Simpler the process, richer the experience

My friend Daniele and I learn through experience, and like to share what we learn. We are inspired by wild landscapes, and excited by the opportunity to experience the planet by foot, bicycle, snowboard, rope, sailing boat, kayak, or any other self-propelled mode of transportation. We have a disdain for any outdoor activity, that often people call ‘sport’, which requires the use of an engine. We firmly believe that there is not good or bad weather, but only good or bad equipment and, where possible, our sleeping bag is always preferred to duvet covers and blankets. Over the years we learned that simplify is key in life: simpler you make things, richer the experiences become.

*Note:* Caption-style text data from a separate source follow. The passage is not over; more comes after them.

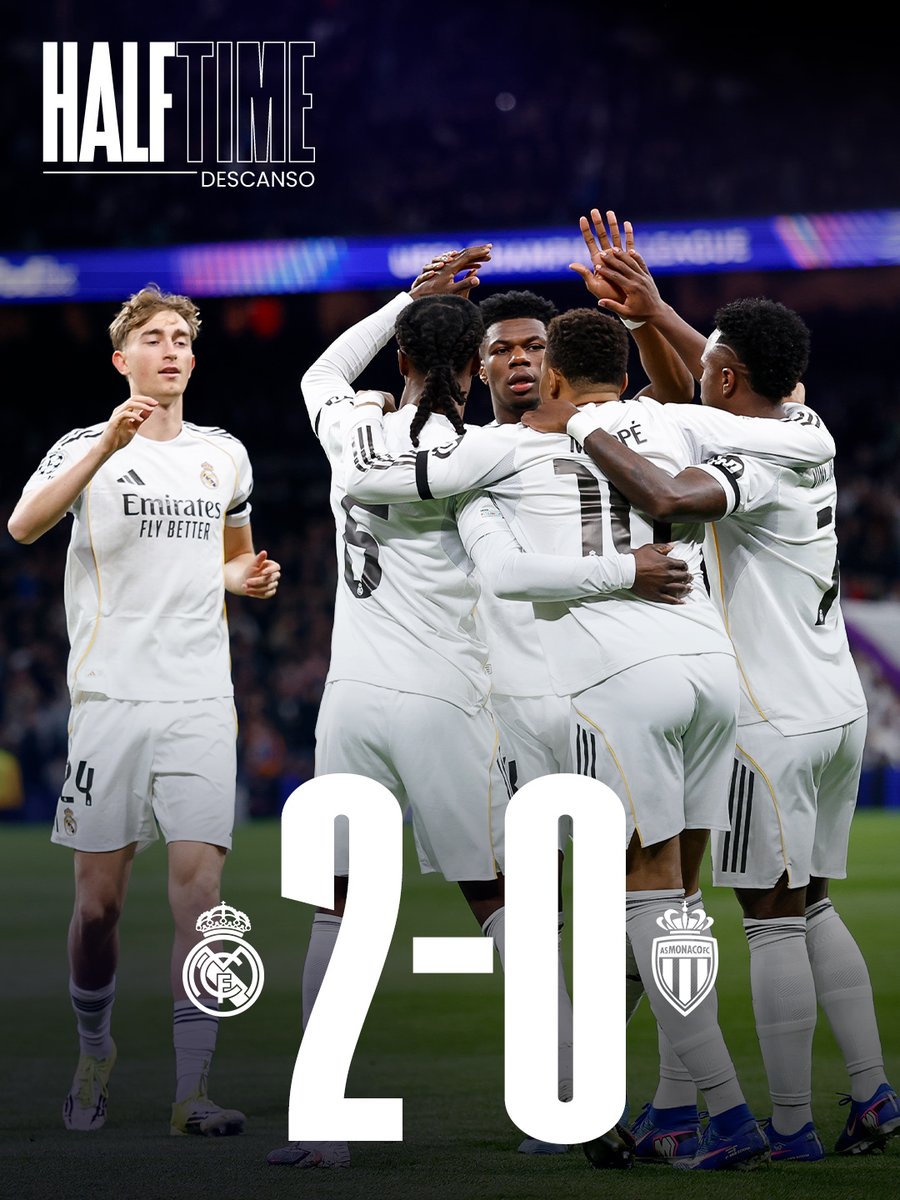 Real Madrid C.F. tweet media
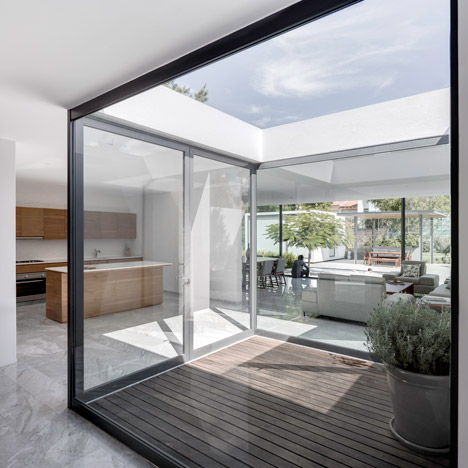Casa 4 1 4 by ASD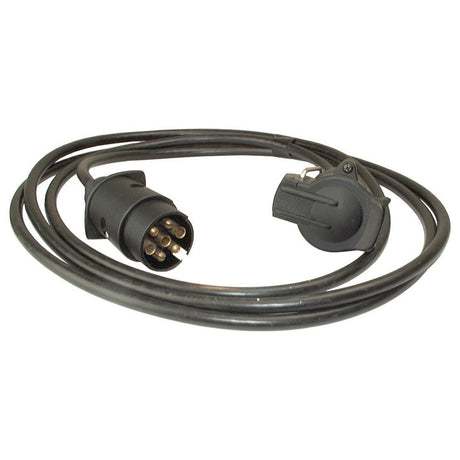 Extension Cable 3M, 7 / 7 Pin, Male / Female
 - S.4832 - Farming Parts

We crave the uphill, as it were the only direction that mattered. We both find solace in isolate and steep places. We crave northern climates and high latitudes for balance, guidance, and healing landscapes. To us, the hard work of the uphill pace comes naturally. We were borne for it. We are charged simply by being in our element, and the rhythm of our climbs is in no way disrupted by the anticipation and focus required for the downhill.

There was a time when I thought we had lost this amazing connection we always had, since we met through the Boy Scouts aged 7. When his daughter Alice arrived, I was sure he had lost his dream. But a flicker never stopped burning, and refused to die out completely. Now, seven years and two children after what I thought was the death of his dream and motivation, I understand that there was no death. What I could not possibly understand then, was that his priorities had simply changed. Love and nurturing had replaced snowboarding and travelling with his friends as his biggest thrill. He was living his dream. And that’s what made me think that reality if often far sweeter than a dream could ever be.

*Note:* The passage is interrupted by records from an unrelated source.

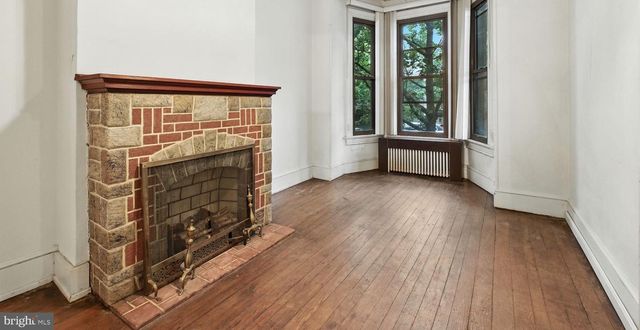 223 C ST SE, Washington, DC 20003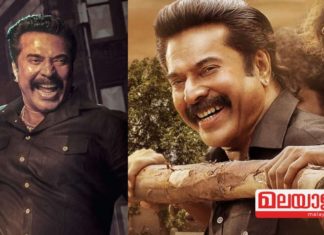 ഹൈ വോൾട്ടേജിൽ മമ്മൂക്ക; ആദ്യ പകുതി ഗംഭീരമാക്കി ഷൈലോക്ക്..!!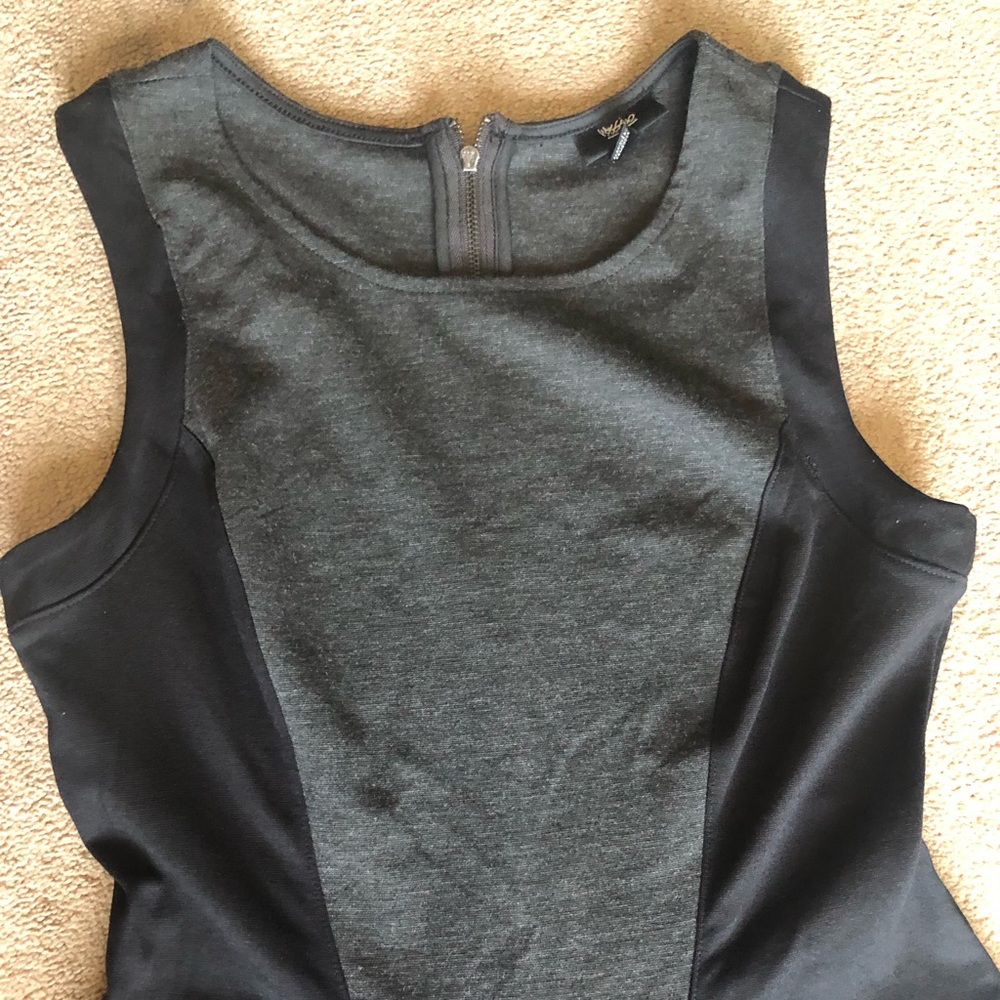 Sleeveless Dress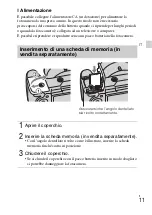 Предварительный просмотр 77 страницы Sony Cyber-shot DSC-S600 Instruction Manual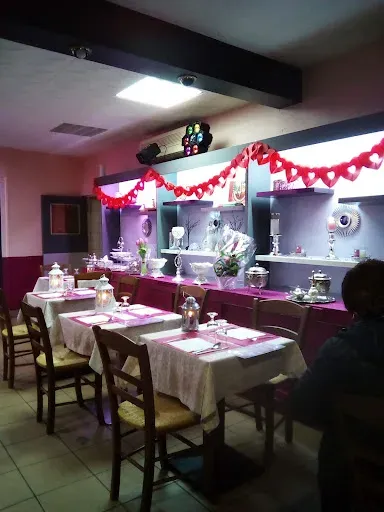 La Reine de Saba à Firminy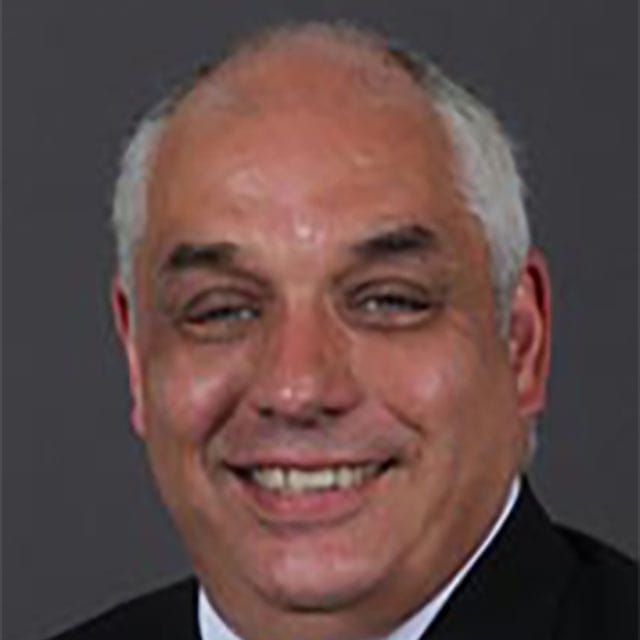 Milton DeBoth Buffalo Pyramid Brokerage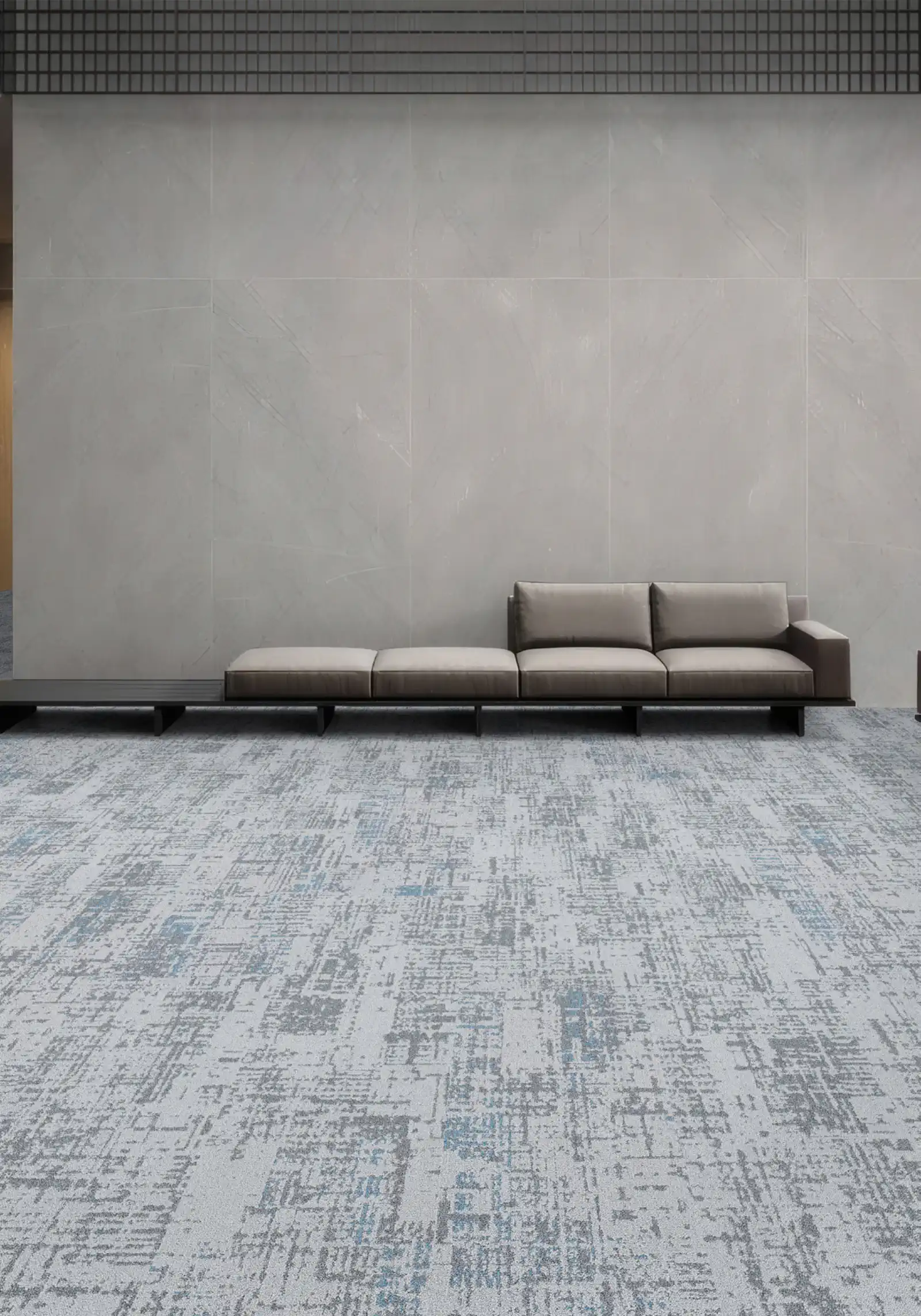 RUK carpet tile main product image, front perspective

Although his family life and job as civil engineer (he’s currently supervising the construction of two new underground lines in Rome) don’t leave him much time to play, at least once during the winter, Daniele packs his splitboard and mountain gear and come out to visit me.

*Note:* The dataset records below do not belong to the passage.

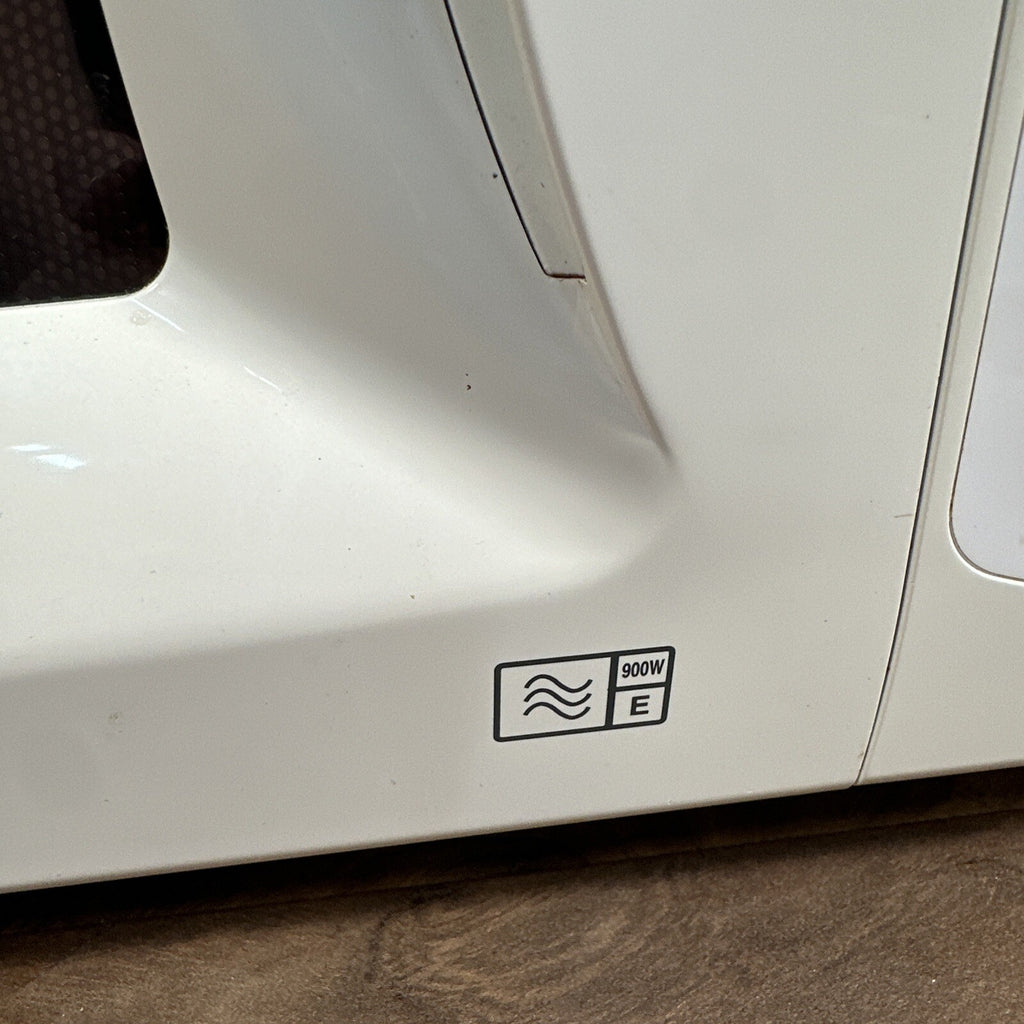Matsui M150TC Microwave Oven 900w Countertop - White
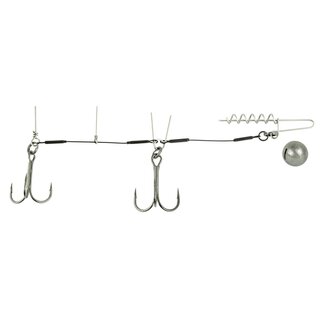 Spro Spiral Stinger Rig 13 cm 14gr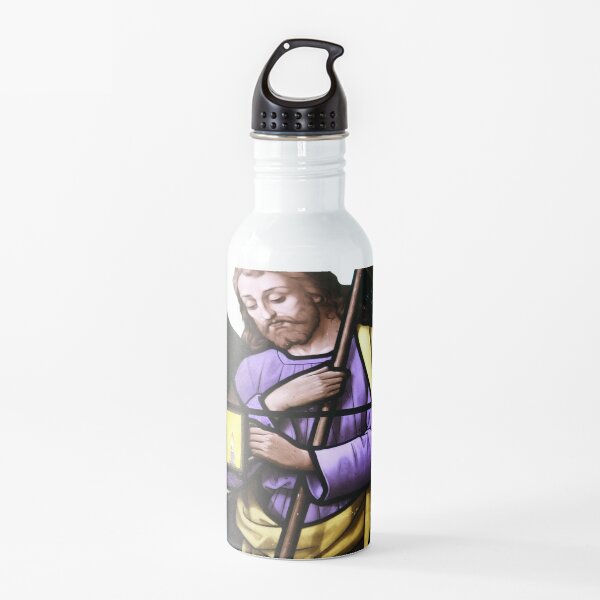 Saint Joseph Water Bottle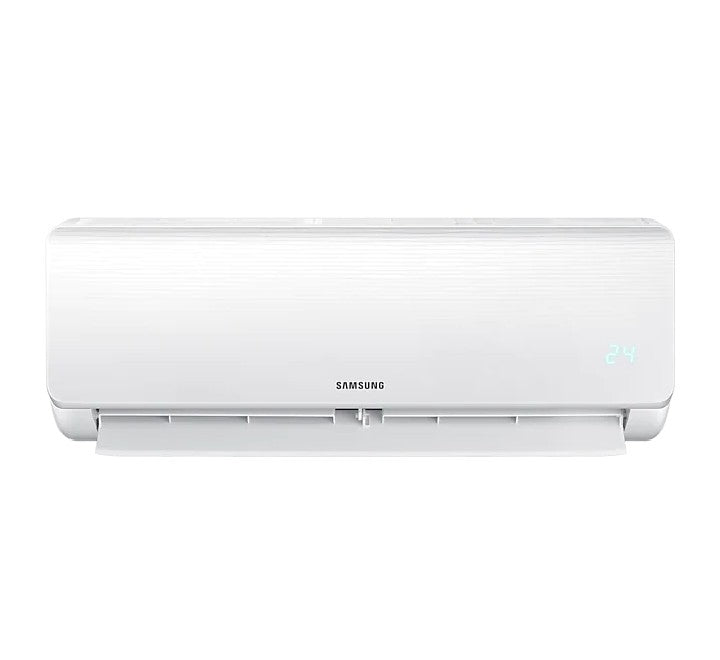 Samsung 2.5HP Bedarra Wall Split System Air Conditioner (AR24AGHQAWKNST), Air Conditioners, Samsung - ICT.com.mm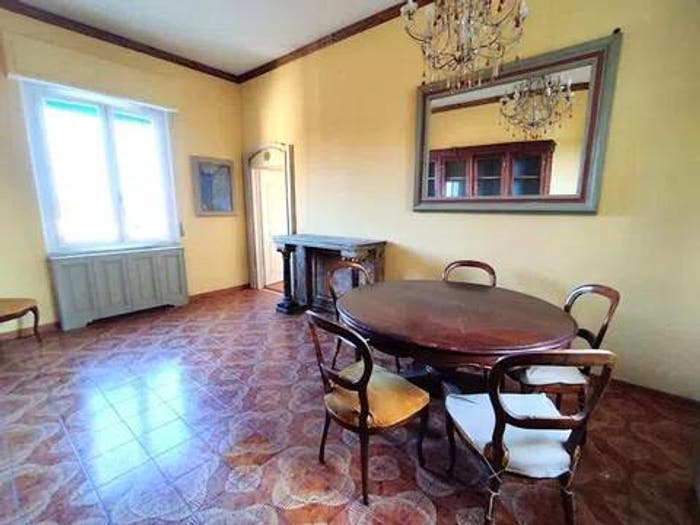 Appartamento con 5 locali in vendita in Centro, Piombino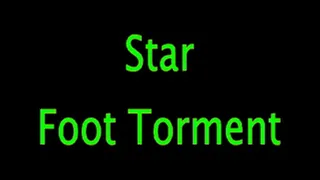 Star: Foot Torment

Later in the season you are, earlier the alarm rings: it’s 6am and Daniele, still wrapped in his sleeping bag, doesn’t seem too excited about going splitboarding.

Today we’ll try to get to the Refuge de Sales. The plan is to climb through the trees and behind the big peak. Daniele looks a lot more awake than half an hour ago.

Splitting the board and setting the bindings for touring is a mystic moment for him.

A very excited Daniele showing me the different rock layers on the face in front of us. Did I already mention his has a geeky side? Deep excavation is one of his favorite subjects.

When the geology lesson is over, we keep moving through the forest.

This is a very easy tour, perfect to stretch the legs and enjoy some lovey views. The ski resort of Flaine is behind the rock face on the right.

Daniele showing off all his grace and fitness while negotiating an obstacle on the path.

We are out of the trees.

We are going to skin through this valley in the hope of finding a passage around the Cascade de Tranant. We are actually following the summer path. During the winter, this waterfall is normally frozen, so people do the opposite route. They start off in Flaine and rappel down the waterfall.


Although it’s still early, the temperature is rising quickly. The south facing slope on our right hand side has already heavenly avalanched, and we could probably boot back along it. What concerns me is the slope just above the rocks.



Today we don’t really have a clear objective. It’s Daniele’s first day out on snow this winter so, although I would love to take him somewhere nice and complete a proper long tour, I also want to be safe. We talk about it and he’s just happy to be here and share a day out in these peaceful mountains. So we decide to hike this small slope and then ride down on the path we came up from. It’s short, but it’s safe, and the snow looks ace. Perfect spring corn.

As we get to the bottom of it, just before entering the trees again, we hear a very loud sound. We look up on the other side of the valley and we see a big avalanche coming down one of the upper slopes. I am quick enough to grab my camera and take a photo of the last part of it. It was a big one, and it came down from a slope whit a very similar aspect to the one we were thinking of boot packing.

Sometimes it takes more confidence and experience to walk away from a mountain than to climb it.